Kindle's X-Ray feature, rebuilt for Kobo e-readers.
A Calibre plugin + standalone Python pipeline that replicates Kindle's X-Ray experience on Kobo devices. It extracts named entities from your EPUB using spaCy, generates AI summaries with a local Ollama model, and injects interactive footnote links directly into the book — no cloud, no API keys, no data leaving your machine.
When you tap a character name, location, or faction while reading on your Kobo, a popup appears with an AI-generated summary of who or what that entity is — based entirely on what the book has revealed up to that point.
- NER extraction — spaCy (
en_core_web_trf) identifies characters, locations, factions, and items - AI summarization — Ollama (
qwen2.5:9b) generates contextual summaries per entity - Spoiler prevention — summaries are scoped to the chapter you're currently reading
- EPUB injection — footnote links injected directly into chapter HTML
- Calibre integration — runs as a right-click action inside your Calibre library with a live terminal progress window
Calibre Plugin (ui.py)
│
│ QProcess (subprocess)
▼
XRAY-ENGINE (PyInstaller .exe)
│
├── Extractor.py — reads EPUB spine, strips HTML, extracts chapter text
├── ner.py — spaCy NER + substring & co-occurrence relation mapping
├── summary.py — builds Ollama prompts, generates JSON summaries
└── Injector.py — injects xray_footnotes.xhtml + <a> links into EPUB
Two components, one workflow:
- The Calibre plugin is a thin UI — it locates the engine exe, launches it via
QProcess, and streams stdout to a live progress terminal - The engine is a fully self-contained Python pipeline distributed as a PyInstaller
--onedirexe
Reads the EPUB spine in reading order, filters to chapter/prologue/epilogue documents, strips images and HTML tags, and returns clean paragraph text per chapter.
Runs en_core_web_trf over chunked paragraphs via nlp.pipe() for GPU-batched processing.
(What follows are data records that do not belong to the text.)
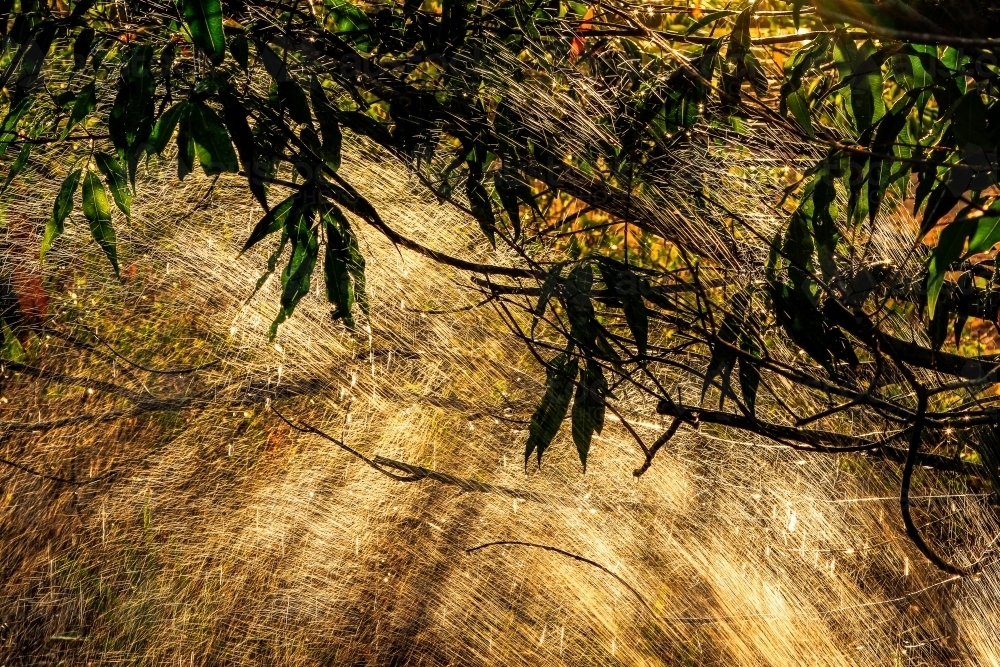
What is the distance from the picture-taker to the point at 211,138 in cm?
125

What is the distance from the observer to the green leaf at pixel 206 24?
3.76 feet

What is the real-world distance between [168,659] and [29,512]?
45 cm

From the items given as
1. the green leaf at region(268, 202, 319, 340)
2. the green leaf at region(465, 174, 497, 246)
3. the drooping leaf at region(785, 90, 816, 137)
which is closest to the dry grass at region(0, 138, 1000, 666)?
the green leaf at region(465, 174, 497, 246)

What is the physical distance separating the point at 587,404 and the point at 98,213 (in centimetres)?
83

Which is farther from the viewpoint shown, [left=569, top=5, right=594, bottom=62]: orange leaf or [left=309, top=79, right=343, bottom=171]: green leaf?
[left=569, top=5, right=594, bottom=62]: orange leaf

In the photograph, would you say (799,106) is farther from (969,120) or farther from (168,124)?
(168,124)

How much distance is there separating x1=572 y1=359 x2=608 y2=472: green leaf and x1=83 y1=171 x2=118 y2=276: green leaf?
0.75m

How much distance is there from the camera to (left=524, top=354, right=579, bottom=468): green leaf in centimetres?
164

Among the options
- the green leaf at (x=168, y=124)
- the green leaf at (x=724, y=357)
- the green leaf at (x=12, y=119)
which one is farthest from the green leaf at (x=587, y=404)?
the green leaf at (x=12, y=119)

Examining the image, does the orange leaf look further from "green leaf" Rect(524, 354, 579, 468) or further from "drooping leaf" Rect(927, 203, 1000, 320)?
"drooping leaf" Rect(927, 203, 1000, 320)

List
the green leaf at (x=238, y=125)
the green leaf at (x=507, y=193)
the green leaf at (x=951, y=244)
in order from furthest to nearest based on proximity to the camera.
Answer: the green leaf at (x=507, y=193)
the green leaf at (x=238, y=125)
the green leaf at (x=951, y=244)

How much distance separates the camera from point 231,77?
1.51m

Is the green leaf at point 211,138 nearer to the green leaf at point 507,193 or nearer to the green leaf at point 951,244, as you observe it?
the green leaf at point 507,193

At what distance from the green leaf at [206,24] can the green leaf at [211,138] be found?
11 cm
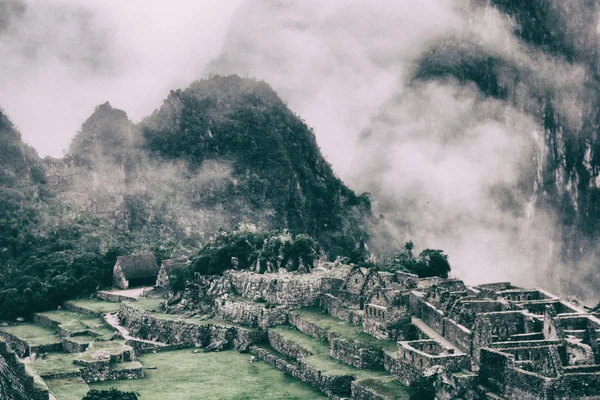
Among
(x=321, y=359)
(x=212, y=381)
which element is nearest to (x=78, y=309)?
(x=212, y=381)

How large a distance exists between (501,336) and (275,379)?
360 inches

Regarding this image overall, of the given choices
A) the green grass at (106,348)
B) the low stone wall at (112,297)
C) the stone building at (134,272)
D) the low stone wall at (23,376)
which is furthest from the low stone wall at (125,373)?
the stone building at (134,272)

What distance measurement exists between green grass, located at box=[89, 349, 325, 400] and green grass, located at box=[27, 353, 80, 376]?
52.1 inches

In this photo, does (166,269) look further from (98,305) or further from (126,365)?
(126,365)

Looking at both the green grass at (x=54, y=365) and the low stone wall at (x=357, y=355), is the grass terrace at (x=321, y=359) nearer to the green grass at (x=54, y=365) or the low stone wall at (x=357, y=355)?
the low stone wall at (x=357, y=355)

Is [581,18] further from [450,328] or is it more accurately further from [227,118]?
[450,328]

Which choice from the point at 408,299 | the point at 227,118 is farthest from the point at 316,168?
the point at 408,299

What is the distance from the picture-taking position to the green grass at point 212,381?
113 feet

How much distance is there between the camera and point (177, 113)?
86750 mm

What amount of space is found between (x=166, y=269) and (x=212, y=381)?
1867 centimetres

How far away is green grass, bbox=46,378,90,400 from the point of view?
32.9 metres

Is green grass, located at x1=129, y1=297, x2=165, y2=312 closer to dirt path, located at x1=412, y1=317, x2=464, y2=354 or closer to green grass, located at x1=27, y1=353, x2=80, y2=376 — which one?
green grass, located at x1=27, y1=353, x2=80, y2=376

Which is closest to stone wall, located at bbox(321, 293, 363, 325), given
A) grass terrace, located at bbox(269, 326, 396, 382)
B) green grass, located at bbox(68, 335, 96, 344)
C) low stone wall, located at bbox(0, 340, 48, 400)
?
grass terrace, located at bbox(269, 326, 396, 382)

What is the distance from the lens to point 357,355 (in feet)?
116
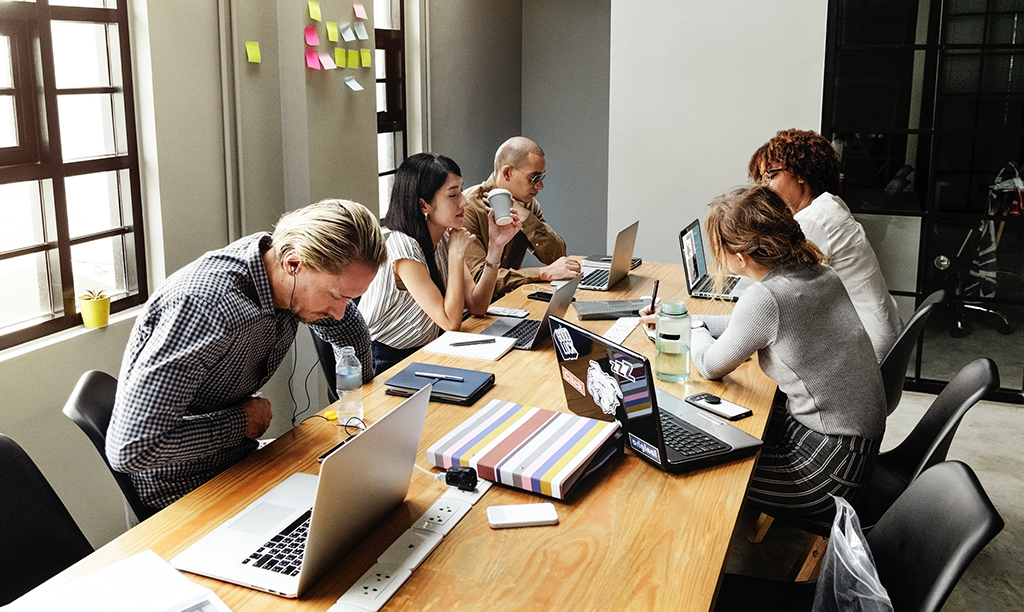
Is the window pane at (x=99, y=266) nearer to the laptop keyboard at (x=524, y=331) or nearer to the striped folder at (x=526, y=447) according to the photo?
the laptop keyboard at (x=524, y=331)

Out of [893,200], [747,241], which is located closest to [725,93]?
[893,200]

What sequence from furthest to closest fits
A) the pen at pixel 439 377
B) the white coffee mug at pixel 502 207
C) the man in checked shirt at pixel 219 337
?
the white coffee mug at pixel 502 207, the pen at pixel 439 377, the man in checked shirt at pixel 219 337

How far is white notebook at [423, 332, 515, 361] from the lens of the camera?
277 centimetres

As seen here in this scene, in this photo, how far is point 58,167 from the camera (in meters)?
2.99

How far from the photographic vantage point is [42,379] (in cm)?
288

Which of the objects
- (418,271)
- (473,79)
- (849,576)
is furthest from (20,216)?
(473,79)

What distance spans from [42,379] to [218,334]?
4.54ft

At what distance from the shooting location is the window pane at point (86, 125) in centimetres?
307

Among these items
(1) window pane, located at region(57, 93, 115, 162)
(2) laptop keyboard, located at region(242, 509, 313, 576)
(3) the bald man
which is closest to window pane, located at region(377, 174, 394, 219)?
(3) the bald man

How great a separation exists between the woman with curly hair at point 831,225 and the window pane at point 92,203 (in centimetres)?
245

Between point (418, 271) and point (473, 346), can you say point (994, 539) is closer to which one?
point (473, 346)

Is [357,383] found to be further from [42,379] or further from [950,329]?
[950,329]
Builds an entity map with:
- Type classification (
character,location,faction,item) - First occurrence chapter (for spoiler scoping)
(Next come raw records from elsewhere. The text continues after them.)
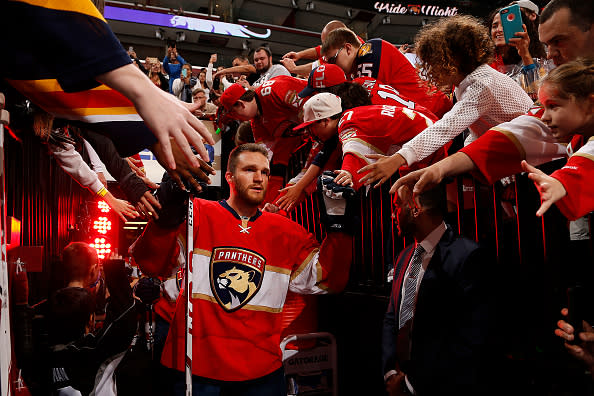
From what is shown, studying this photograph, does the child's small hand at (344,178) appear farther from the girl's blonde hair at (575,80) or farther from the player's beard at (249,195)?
the girl's blonde hair at (575,80)

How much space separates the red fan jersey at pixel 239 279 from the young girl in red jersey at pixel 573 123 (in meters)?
1.35

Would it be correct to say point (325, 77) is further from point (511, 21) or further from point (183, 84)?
point (183, 84)

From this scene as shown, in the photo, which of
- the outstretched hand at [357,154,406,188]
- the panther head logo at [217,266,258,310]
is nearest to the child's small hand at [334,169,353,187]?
the outstretched hand at [357,154,406,188]

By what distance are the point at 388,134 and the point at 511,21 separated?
41.4 inches

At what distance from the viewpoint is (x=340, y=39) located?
12.3ft

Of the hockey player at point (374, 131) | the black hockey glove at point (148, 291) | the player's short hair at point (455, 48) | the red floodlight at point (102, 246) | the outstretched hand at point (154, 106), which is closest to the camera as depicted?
the outstretched hand at point (154, 106)

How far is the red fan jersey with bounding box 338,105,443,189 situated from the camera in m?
2.51

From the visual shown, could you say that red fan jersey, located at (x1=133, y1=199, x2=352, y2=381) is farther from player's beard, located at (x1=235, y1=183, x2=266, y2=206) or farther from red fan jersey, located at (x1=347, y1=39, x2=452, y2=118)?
red fan jersey, located at (x1=347, y1=39, x2=452, y2=118)

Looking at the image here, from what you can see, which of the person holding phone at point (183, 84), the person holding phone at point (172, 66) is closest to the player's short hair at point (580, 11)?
the person holding phone at point (183, 84)

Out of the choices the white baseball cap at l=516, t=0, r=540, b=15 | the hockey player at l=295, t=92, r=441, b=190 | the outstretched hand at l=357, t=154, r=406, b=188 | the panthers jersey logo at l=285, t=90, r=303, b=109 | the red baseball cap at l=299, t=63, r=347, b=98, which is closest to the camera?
the outstretched hand at l=357, t=154, r=406, b=188

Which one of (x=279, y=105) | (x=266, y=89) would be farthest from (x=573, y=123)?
(x=266, y=89)

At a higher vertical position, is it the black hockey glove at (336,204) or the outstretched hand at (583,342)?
the black hockey glove at (336,204)

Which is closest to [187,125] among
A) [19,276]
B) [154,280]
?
[19,276]

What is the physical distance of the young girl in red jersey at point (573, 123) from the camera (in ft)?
4.31
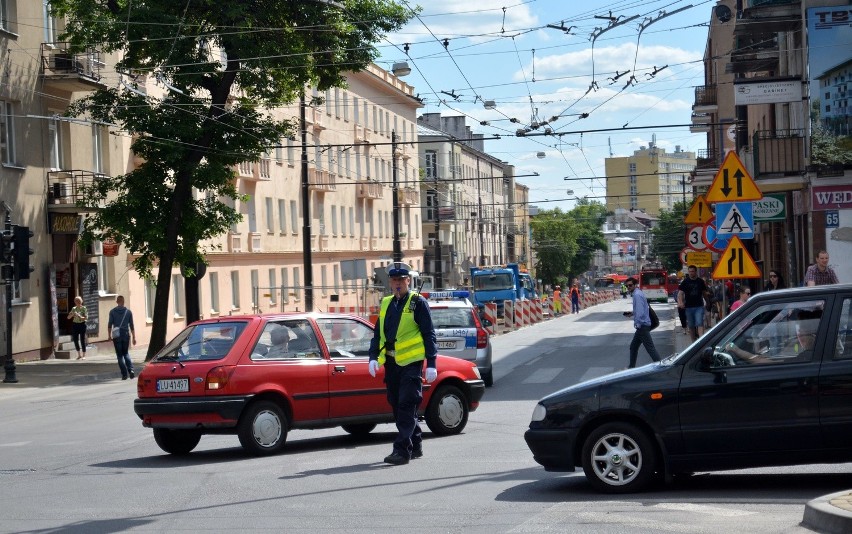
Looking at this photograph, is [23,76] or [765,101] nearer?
[765,101]

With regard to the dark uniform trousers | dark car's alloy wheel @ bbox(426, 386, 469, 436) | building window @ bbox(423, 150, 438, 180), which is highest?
building window @ bbox(423, 150, 438, 180)

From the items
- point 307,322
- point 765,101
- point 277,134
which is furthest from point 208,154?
point 307,322

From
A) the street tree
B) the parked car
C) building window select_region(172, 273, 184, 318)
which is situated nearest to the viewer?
the parked car

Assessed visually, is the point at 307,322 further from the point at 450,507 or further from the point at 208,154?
the point at 208,154

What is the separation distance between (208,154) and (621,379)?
25110 millimetres

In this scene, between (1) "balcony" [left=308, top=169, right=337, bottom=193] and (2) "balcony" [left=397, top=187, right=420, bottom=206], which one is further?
(2) "balcony" [left=397, top=187, right=420, bottom=206]

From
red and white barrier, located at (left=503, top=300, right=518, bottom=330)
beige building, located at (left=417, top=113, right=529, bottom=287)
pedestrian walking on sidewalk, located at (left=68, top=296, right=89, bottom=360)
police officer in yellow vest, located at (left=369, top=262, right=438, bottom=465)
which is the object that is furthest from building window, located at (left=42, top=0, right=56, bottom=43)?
beige building, located at (left=417, top=113, right=529, bottom=287)

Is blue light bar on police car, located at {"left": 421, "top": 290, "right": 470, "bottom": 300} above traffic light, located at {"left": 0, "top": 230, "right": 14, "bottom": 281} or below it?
below

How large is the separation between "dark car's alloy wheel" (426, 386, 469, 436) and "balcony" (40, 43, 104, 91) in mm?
23196

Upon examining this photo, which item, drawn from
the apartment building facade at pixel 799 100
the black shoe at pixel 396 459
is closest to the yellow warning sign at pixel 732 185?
the black shoe at pixel 396 459

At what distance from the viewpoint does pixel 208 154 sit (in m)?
33.2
- Up to 3 deduplicated context paragraphs
- Frequency tracking
- Alias linking via substring and co-occurrence relations
Builds a rich prompt per entity including name, type, frequency, first occurrence, top aliases, and context paragraphs. Calls Ollama with format="json" and think=False for structured output.
Generates xray_footnotes.xhtml with <aside epub:type="footnote"> entries per entity. Walks text nodes in each chapter and wraps matched entity names in <a epub:type="noteref"> links. Patches EPUB3 namespace, fixes ebooklib TOC UID bug, and writes the final EPUB.
- Calibre (5.0+)
- Ollama with
qwen2.5:9bpulled - GPU recommended (RTX 4070 Mobile: ~42 min for a full novel)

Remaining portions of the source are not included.